Terrill’s empathies were with the people and animals affected by the flood, which put much of the county’s residential and agricultural land under water. And in Brazoria County, he found fellow Extension agents with the same sensibilities. More than 20 Extension agents from South and Central Texas showed up to help the local agents bring order to the chaos and reunite animals and people.
“The first thing you noticed when you got there was how well organized everything was,” Terrill said. “It was a terrible situation, but the (Brazoria County) agents had things well under control.”
The Extension agents ran a livestock supply checkpoint where some people donated hay and feed and others came by and picked it up because their animals had nothing else to eat. A disaster veterinarian team from Texas A&M arrived to treat animals injured, sick or otherwise suffering from the effects of being in water for days with nothing to eat.
The agents dealt with cows, horses, pigs and goats, along with one Barbados sheep that wandered in. Local volunteers helped out with hundreds of suddenly homeless dogs and cats.
In some ways, Terrill, 31, has been preparing for the job he has now and the week he spent in Brazoria County his whole life. He grew up near Willow City outside of Fredericksburg. His family didn’t farm or ranch, but all the families around him did.
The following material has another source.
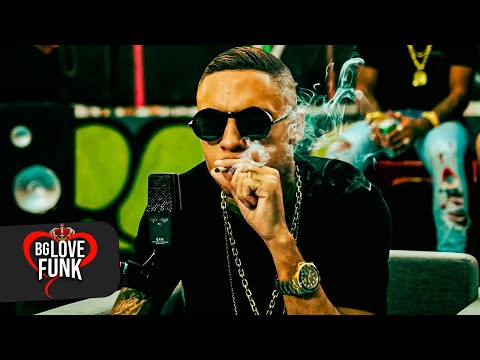 VIDA LOKA -  MC Kadu, MC Tuto, MC GP, MC WS e MC Campanha - DJ Binho e DJ Geh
Terrill came of age helping out on those ranches and learning about agriculture from the ground up. That he became an Extension agent isn’t much of a stretch.
The thing that drew Terrill in was the animals, and he had the desire that everybody who loves animals has — he wanted to help them.
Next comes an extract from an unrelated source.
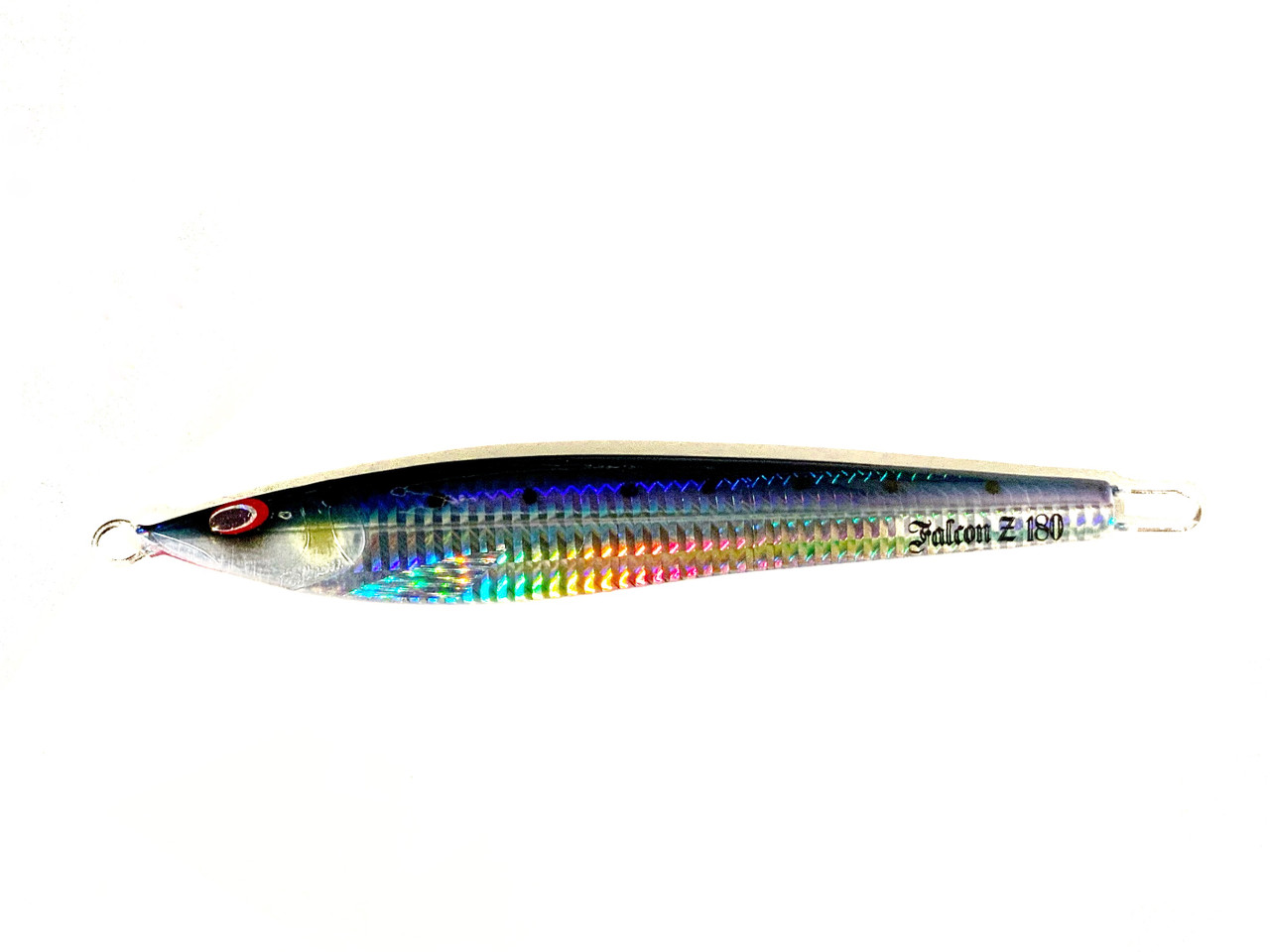 Sea Falcon Z Slide Jig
“I was never happier than when I was in the field with the cows,” he said.
Before he was old enough to get paid, Terrill volunteered to help veterinarians in Gillespie County, and he grew up wanting to follow in their footsteps. He went to Texas A&M with hopes of becoming a veterinarian, but when that didn’t work out he studied microbiology and took animal science courses from Professor Ted Friend.
After graduating from A&M with a master’s degree in animal sciences, Terrill went to work designing feedlots and other livestock facilities and did some consulting on the side. So there he was, helping people and animals. The logical next step was to become an Extension agent.
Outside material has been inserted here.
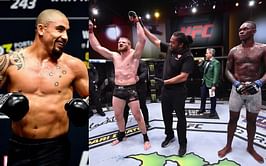 John Kavanagh answers if Robert Whittaker can beat Israel Adesanya in rematch by replicating Jan Blachowicz's tactics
His first job with Extension was in Falls County, where he handled 4-H and agriculture — everything except Family and Consumer Sciences (FCS). Ninety-eight percent of Falls County is agricultural land, and the people tend toward the agricultural as well.
Williamson County, one of the fastest-growing counties in the country, represents a different challenge for Terrill. Over the last five years, Williamson’s population ranks as the sixth-fastest growing in the nation, according to the U.S. Census Bureau. The county added 19,086 new people last year alone, and 85,901 residents from 2010 to July 1, 2015.
The rapid population growth, especially in the western part of the county, sometimes overwhelms the other end of the county, which is more rural and where farmers and livestock raisers still outnumber newcomers.
According to the USDA National Agriculture Statistics Service (NASS), Williamson County farmers planted 84,800 acres of corn last year, 11,900 acres of cotton and 13,900 acres of sorghum, along with 31,000 acres of winter wheat. Williamson County is also home to 73,000 cattle, according to NASS.
“Agriculture is still more important to this county than a lot of people realize,” Terrill said. “I want to bring back the row crop tours and beef cattle programs. We’ll still have the pecan field days and horticulture programs, but I also want to make true agriculture more visible here.”